I thought LIDAR solves for this lol
If you think this is swell, just wait until they move us to 100% digital currency!
It seems waymo's always fall apart when encountering something that wouldn't be in the training set. Such as a christmas parade:
https://www.youtube.com/shorts/NOqK8UEuWjs
I don't understand how these cars keep getting stalled for half an hour or something. Surely there must be a team of teleoperators ready to jump in at any time?
The power outage probably knocked out the infra those operators needed to control the cars.
"the infra" is cell phone data coverage though. Which was probably congested by all the city residents using theirs instead of their wifi which was down. Would be fascinating to see just how much Internet traffic flows changed during the outage.
In my neighborhood, Xfinity goes out every time we lose power.

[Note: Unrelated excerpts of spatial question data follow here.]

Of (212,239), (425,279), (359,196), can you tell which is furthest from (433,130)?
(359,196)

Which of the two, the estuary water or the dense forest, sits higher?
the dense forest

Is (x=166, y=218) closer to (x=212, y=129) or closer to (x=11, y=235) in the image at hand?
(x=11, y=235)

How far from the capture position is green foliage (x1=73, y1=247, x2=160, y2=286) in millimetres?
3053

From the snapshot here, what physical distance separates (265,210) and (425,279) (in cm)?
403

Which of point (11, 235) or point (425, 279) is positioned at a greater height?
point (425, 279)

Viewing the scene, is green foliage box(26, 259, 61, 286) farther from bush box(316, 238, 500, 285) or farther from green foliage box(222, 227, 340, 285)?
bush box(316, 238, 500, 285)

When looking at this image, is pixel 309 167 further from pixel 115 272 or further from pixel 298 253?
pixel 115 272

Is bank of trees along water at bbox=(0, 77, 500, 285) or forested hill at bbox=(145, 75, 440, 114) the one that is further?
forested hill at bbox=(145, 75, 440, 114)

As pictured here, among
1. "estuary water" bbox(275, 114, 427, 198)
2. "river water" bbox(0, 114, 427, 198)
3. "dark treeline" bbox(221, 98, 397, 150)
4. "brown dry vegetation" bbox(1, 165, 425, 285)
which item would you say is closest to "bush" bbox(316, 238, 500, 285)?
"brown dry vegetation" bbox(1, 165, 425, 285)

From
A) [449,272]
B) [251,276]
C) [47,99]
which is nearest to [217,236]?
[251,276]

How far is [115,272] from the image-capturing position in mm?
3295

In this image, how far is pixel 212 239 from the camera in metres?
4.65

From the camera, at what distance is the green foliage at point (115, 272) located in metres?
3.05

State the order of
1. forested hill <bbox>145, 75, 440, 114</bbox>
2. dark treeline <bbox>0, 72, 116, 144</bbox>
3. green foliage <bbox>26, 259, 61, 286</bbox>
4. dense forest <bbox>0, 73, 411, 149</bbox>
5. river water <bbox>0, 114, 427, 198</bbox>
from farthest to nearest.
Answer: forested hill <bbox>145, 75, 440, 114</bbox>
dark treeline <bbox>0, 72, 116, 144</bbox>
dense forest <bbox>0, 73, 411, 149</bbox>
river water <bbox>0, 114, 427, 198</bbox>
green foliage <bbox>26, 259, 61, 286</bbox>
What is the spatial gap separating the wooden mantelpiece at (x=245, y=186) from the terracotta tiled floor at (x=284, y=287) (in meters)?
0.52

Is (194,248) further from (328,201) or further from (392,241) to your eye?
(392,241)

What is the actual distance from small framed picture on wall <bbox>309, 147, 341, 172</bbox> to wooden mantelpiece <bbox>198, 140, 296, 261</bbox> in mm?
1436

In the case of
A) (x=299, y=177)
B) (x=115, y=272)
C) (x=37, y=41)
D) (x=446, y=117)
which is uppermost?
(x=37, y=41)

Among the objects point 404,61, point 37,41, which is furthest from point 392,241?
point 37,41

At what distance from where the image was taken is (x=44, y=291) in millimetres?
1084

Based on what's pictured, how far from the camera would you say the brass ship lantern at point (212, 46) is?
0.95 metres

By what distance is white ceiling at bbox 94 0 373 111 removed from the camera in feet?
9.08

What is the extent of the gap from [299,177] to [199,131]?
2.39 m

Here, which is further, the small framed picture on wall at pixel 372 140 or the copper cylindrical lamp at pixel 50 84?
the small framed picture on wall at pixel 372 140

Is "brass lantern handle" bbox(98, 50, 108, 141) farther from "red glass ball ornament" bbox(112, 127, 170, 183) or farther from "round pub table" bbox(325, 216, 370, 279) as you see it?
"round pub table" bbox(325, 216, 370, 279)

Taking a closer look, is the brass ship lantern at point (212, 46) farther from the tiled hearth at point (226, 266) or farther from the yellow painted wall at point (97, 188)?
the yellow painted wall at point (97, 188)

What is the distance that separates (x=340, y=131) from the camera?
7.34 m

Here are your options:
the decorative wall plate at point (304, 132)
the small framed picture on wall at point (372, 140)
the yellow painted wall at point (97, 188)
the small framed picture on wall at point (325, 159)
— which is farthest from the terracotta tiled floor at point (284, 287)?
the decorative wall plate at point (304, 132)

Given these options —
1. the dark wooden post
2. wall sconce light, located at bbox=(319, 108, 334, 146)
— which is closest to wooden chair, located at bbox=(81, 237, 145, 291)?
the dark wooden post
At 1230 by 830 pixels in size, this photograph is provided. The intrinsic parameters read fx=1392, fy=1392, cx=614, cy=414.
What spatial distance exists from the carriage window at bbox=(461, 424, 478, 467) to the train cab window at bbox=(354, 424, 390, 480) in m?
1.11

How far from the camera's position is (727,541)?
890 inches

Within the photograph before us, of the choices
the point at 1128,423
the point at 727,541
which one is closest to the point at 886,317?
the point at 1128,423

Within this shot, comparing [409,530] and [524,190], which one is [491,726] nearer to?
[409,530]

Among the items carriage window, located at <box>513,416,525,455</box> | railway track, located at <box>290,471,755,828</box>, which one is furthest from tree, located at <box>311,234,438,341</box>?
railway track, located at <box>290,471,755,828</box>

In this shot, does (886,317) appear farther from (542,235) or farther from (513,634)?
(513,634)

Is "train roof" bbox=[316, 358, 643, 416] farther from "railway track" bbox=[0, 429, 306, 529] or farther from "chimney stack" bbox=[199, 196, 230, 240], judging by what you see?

Even with my generator and UPS powering my modem, the outage is not resolved until mains power comes back
These monopolies aren’t required to have uptime in the same way the POTS network was.
We had a week long outage last year and people were driving 15 minutes out to get cell signal to catch up on their data
True but the comment I replied to mentions a different case where a Waymo got stuck for half an hour at a parade.
Until AVs can deal with OOD scenarios, they should not be on the road.
Autonomous vehicles should be on the road iff they reduce overall incidents/deaths. Failure to deal with an out-of-distribution scenario would count against this, but may be rare enough to not significantly affect the average.